Now most parents with young children might take this for
granted.  They might talk with their kids so much, answering never-ending
rivers of questions about the sky being blue and why don’t people have pet
elephants, that those parents might actually crave some silence every so
often.  Don’t worry about them though, they’ll get it.  When the questioners
have grown and gone, they will ache for just one more question.  Just one.  And
when it comes, when the telephone rings and they finally ask advice on how to
cook a steak, or buy a house, or get a tough stain out of a good coat... well,
that’s just one of the best days, isn’t it?
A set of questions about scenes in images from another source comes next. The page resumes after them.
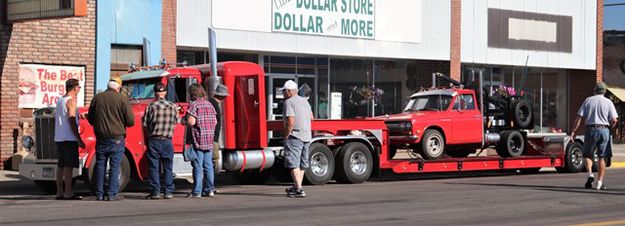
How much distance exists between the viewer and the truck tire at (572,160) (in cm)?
2159

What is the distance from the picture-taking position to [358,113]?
29891mm

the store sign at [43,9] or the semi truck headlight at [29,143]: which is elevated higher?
the store sign at [43,9]

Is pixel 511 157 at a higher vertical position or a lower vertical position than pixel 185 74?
lower

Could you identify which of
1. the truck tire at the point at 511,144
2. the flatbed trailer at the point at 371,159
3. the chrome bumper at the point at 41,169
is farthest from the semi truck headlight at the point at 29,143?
the truck tire at the point at 511,144

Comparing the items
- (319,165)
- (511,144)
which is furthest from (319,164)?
(511,144)

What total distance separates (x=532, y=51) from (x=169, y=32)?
14.3m

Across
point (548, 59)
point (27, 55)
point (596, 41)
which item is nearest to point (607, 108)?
point (27, 55)

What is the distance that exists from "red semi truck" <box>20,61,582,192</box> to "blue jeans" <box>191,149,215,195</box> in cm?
105

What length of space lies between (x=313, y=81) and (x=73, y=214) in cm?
1762

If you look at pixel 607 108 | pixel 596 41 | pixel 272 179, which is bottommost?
pixel 272 179

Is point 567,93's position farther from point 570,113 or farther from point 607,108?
point 607,108

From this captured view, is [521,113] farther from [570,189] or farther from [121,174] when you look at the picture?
[121,174]

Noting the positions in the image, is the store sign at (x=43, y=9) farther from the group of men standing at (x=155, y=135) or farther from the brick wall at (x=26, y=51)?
the group of men standing at (x=155, y=135)

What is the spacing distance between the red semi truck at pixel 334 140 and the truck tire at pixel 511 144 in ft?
0.07
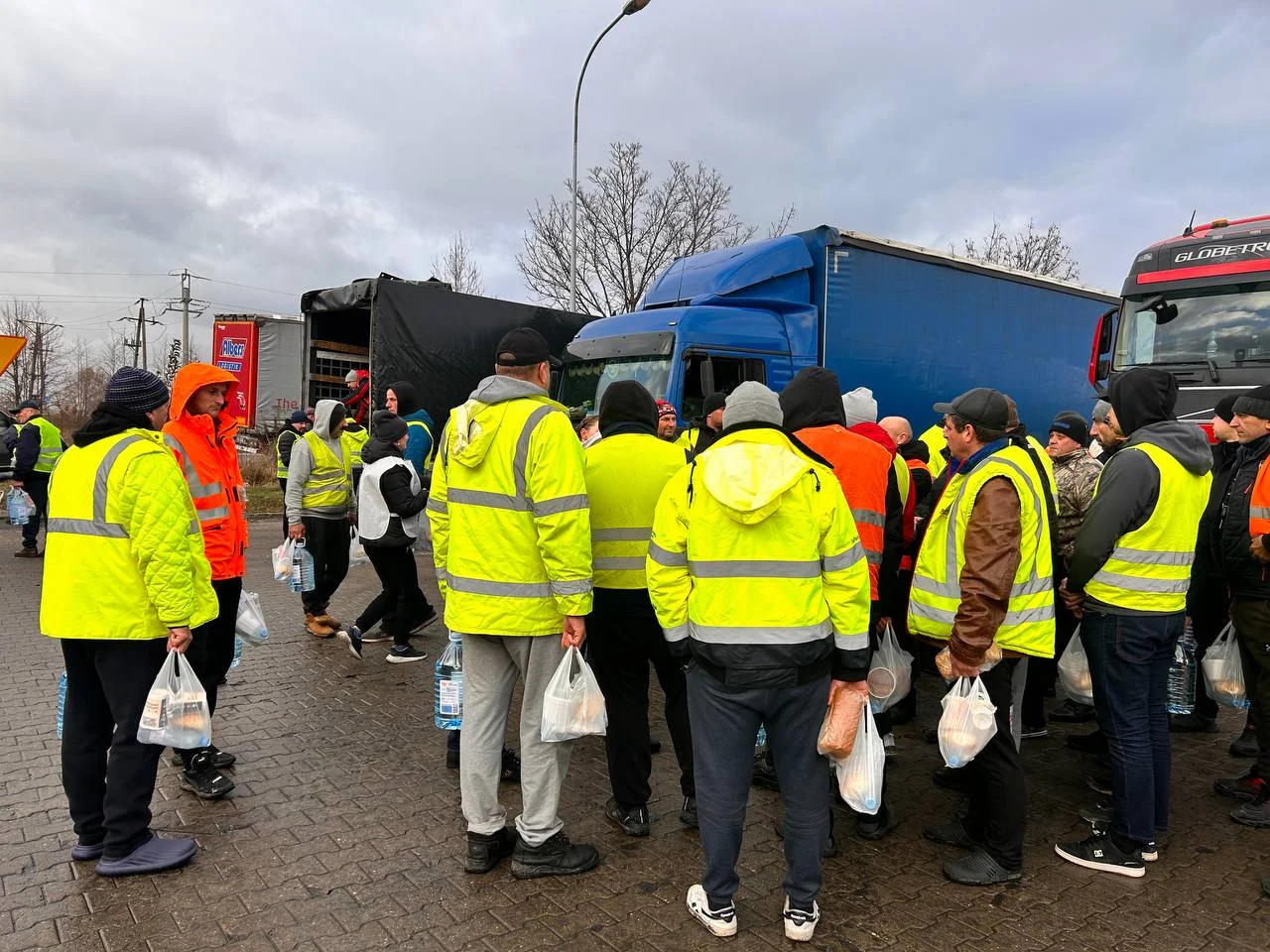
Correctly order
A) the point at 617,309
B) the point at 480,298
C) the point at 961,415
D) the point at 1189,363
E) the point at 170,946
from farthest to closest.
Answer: the point at 617,309 → the point at 480,298 → the point at 1189,363 → the point at 961,415 → the point at 170,946

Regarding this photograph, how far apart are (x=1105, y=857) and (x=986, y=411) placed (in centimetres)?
200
But the parents of children who are special, and yes all
children are special, but in this case we mean the “special” children who are
autistic, mentally handicapped, Down syndrome... special children.  They, these
parents, don’t always get to play the game of questions.  Some of these
children don’t ask questions much, or ever.  Like Cory.  Some don’t know how to
show affection.  Like Cory.  And so, when you are the parent of a special child
you must wait, like a hunter in the blind through long wintery afternoons, you
must wait all alone.  You must wait so long that you forget you’ve been
waiting.  One day, you even give up hope of ever having even a normal
conversation with the child you love more than you could’ve ever imagined
loving anyone.  Life?  Love?  The best way to cook a steak?  Questions. 
Special children don’t ask a lot of questions.

And so a rare and wonderful thing had happened to Colin
Morris that day, he thought as he reflected back on the ironing and the
question and his descent into the American legal system.  His son had asked him
a question.  And Colin Morris had answered back and he’d answered back so much
that even now he laughed at himself about the trail he’d followed trying to
answer a simple question.

Did Cory understand ten percent of it?  Five percent?
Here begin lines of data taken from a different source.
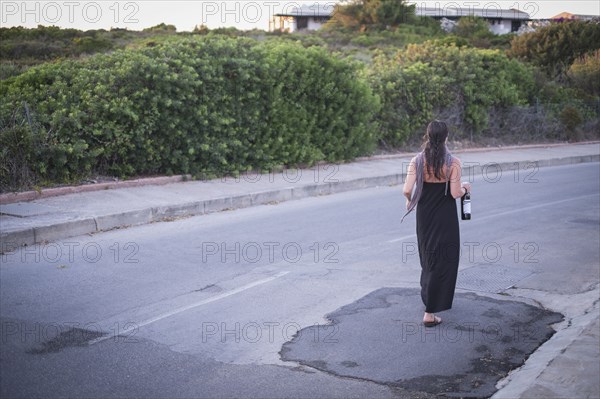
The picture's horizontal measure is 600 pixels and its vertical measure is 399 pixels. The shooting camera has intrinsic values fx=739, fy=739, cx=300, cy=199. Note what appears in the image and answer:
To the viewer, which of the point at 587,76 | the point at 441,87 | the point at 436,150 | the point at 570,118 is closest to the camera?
the point at 436,150

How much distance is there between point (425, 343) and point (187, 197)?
7.76 meters

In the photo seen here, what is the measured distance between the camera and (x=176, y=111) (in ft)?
48.4

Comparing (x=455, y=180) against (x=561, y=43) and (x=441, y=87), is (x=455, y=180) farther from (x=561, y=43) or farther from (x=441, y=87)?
(x=561, y=43)

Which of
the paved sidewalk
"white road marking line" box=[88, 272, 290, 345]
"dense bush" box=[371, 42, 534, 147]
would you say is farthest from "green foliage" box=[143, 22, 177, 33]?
"white road marking line" box=[88, 272, 290, 345]

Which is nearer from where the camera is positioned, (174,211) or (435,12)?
(174,211)

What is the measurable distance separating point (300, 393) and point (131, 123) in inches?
399

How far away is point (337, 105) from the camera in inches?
740

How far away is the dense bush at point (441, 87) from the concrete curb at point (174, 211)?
3838 mm

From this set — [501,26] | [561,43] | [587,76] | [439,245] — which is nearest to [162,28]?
[561,43]

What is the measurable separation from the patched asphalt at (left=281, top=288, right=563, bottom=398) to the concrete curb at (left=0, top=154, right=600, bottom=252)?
4.95 metres

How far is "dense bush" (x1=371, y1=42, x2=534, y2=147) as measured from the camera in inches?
880

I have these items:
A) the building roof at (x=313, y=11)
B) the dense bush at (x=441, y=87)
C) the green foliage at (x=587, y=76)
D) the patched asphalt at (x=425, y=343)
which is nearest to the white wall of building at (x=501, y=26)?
the building roof at (x=313, y=11)

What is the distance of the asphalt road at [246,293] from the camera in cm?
539

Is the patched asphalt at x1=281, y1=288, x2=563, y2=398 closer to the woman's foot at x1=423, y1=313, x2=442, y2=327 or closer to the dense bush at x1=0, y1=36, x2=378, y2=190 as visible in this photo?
the woman's foot at x1=423, y1=313, x2=442, y2=327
Who cares, thought Colin Morris.  Who cares? 

It was wonderful. 

It was a conversation with his son.

Then an evil thought occurred to Colin Morris.  What if
there were more of those conversations?  What if... what if he could talk with
his son like...?

He stomped that line of thought down.  Because that meant
waiting for a day that might never come.  Waiting and maybe missing something
else.  Waiting for Cory to be someone other than who Cory actually was. 
Wanting for him to be...

Which is why his wife had left them both.

She got tired of waiting for Cory to be something else.
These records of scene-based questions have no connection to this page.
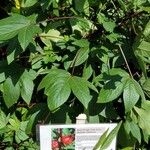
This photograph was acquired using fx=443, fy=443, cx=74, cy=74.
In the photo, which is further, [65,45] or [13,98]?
[65,45]

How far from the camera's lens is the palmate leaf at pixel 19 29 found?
4.97 ft

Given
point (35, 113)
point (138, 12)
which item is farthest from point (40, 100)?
point (138, 12)

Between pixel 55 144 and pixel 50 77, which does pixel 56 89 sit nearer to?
pixel 50 77

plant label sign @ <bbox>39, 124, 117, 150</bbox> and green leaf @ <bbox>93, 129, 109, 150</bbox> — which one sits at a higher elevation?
green leaf @ <bbox>93, 129, 109, 150</bbox>

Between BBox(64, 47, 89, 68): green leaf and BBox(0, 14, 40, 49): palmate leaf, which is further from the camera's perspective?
BBox(64, 47, 89, 68): green leaf

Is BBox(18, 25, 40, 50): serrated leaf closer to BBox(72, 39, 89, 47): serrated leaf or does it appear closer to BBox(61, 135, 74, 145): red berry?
BBox(72, 39, 89, 47): serrated leaf

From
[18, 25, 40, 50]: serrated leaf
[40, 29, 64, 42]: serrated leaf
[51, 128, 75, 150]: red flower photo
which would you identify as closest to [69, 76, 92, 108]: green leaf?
[51, 128, 75, 150]: red flower photo

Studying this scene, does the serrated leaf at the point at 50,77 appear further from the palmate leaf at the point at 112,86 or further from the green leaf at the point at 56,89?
the palmate leaf at the point at 112,86

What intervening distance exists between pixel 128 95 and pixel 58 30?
57cm

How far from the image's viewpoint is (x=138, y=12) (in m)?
1.89

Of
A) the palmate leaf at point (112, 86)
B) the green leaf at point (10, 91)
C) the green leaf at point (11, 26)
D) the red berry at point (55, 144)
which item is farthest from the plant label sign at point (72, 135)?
the green leaf at point (11, 26)

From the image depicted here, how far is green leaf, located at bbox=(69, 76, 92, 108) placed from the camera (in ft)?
5.10

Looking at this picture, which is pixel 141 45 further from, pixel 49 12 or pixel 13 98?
pixel 13 98

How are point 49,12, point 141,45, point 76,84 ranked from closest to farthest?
point 76,84
point 141,45
point 49,12
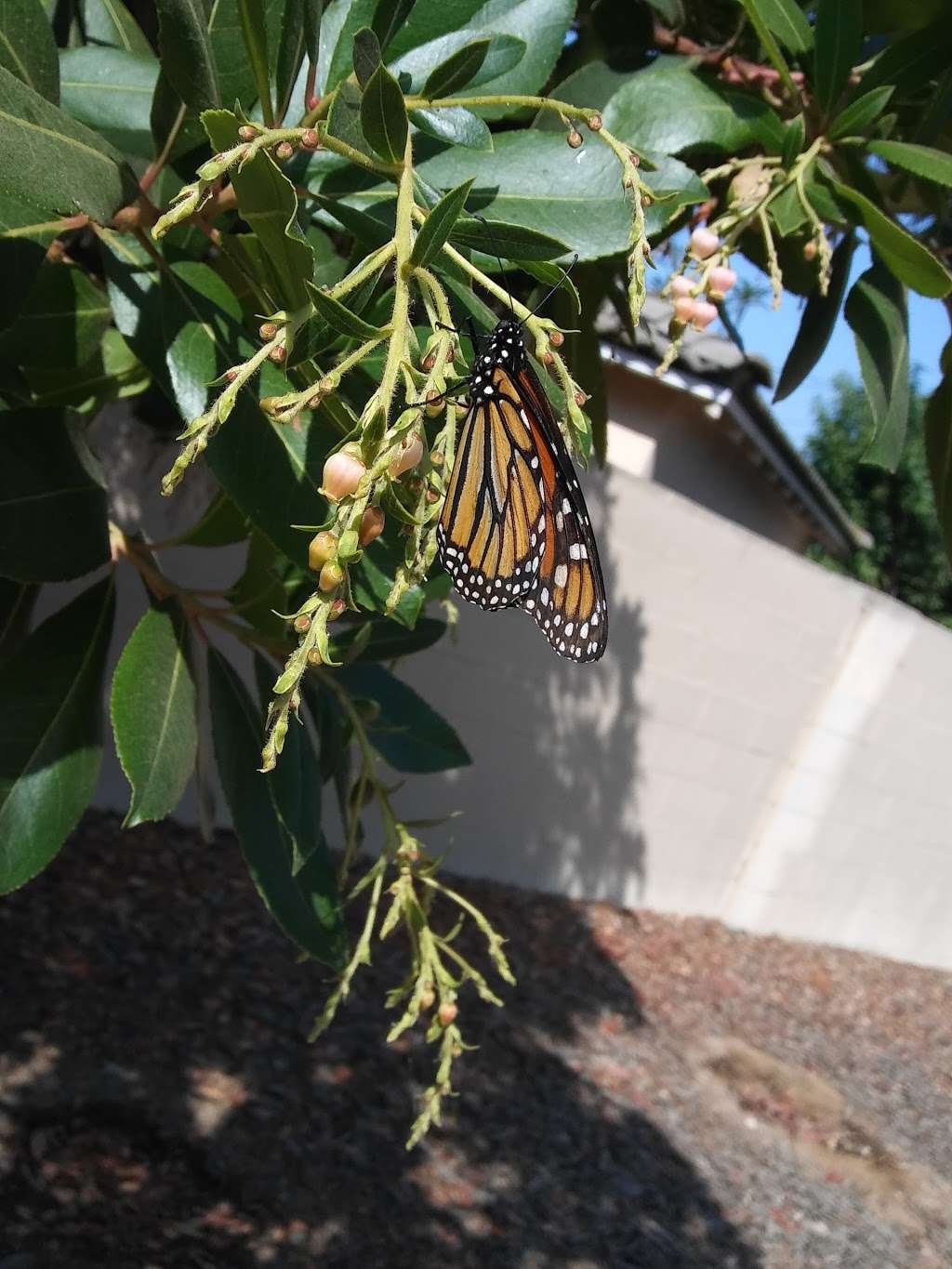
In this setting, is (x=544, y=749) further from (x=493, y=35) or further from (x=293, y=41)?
(x=293, y=41)

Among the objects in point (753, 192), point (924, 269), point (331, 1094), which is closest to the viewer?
point (924, 269)

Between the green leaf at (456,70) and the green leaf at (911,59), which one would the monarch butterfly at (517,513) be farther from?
the green leaf at (911,59)

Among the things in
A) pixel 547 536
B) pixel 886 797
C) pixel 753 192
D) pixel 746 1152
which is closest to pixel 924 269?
pixel 753 192

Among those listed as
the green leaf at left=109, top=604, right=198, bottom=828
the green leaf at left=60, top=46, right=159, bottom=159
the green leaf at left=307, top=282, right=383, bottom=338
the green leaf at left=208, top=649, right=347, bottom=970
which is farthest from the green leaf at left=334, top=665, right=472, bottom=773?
the green leaf at left=307, top=282, right=383, bottom=338

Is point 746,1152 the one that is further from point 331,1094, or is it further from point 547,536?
point 547,536

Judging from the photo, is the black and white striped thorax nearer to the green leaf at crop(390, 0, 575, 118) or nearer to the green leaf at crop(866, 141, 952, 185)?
the green leaf at crop(390, 0, 575, 118)

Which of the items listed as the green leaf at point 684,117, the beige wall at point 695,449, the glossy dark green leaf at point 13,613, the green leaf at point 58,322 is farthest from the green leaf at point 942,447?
the beige wall at point 695,449
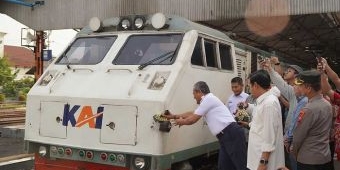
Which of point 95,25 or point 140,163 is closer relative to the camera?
point 140,163

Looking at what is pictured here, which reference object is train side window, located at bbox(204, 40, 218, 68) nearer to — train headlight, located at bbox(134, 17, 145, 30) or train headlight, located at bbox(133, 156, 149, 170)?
train headlight, located at bbox(134, 17, 145, 30)

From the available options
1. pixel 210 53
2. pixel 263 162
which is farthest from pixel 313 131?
pixel 210 53

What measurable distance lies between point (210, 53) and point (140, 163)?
2228 mm

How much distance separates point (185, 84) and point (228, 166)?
1244 mm

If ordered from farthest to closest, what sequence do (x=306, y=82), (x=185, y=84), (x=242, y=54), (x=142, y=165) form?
(x=242, y=54) → (x=185, y=84) → (x=142, y=165) → (x=306, y=82)

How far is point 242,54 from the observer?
798cm

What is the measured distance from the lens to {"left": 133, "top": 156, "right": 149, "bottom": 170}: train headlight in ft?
16.7

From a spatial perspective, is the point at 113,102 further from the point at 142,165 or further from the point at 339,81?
the point at 339,81

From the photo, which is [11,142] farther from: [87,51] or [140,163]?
[140,163]

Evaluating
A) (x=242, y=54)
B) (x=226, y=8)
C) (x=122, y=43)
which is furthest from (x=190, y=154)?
(x=226, y=8)

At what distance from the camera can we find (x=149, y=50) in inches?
240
He sipped his coffee, spinning through a rack of DVD’s
inside the 7-11.  Not really thinking.  Just enjoying the carousel and its
hypnotic motion.

The first season of the old Batman cartoon spun into view. 
Batman from back in the nineties.

Colin Morris bought it.

“Always be Batman” some little girl had written to a lonely
and frightened soldier in the desert.

When they’d come home from school the next day, Colin put
one of the discs into the DVD player and asked Cory to come watch it with him.

“Do you remember when I told you...” he started.  “Do you
remember when I told you I was Batman, Cory?  Do you remember that?”

Cory said “Yeah, Daddy.”  He was watching a hummingbird just
outside the window. 

“This is the real Batman,” said Colin and pressed play.

Music began and the horns rose triumphantly after the Warner
Brothers logo.  And Batman...

You know... Batman.

Cory turned his head toward the screen and watched.  And so
did Colin Morris, except that he occasionally snuck glances at Cory whose eyes
were large and whose mouth was wide open.  His son was enthralled, raptured.

“Always be Batman” meant always be a hero.  Always help
those in need.  Cory understood now.

 

“I’m going, Cory,” said Sergeant Morris, Colin Morris,
Cory’s dad, for the last time he would ever say anything to nineteen-year-old
Cory that last day as the world began to end.  Cory, in his child’s Batman
costume over his regular clothing, just the too-small cape and the rubber mask,
well-made, turned and waved quickly and without finesse as he shouted, “Okay,
Daddy.  I’ll watch for the Bat Signal if you need help before I go to sleep.” 
Then he turned back to the TV.  All of it in one motion.  All of it in his
rapid, breathless, off tone rising-pitch speech.

Colin Morris closed the door to his house for the last
time.  Six hours later, he’d be at the hospital, responding to a
riot-in-progress call.  As the world began to end.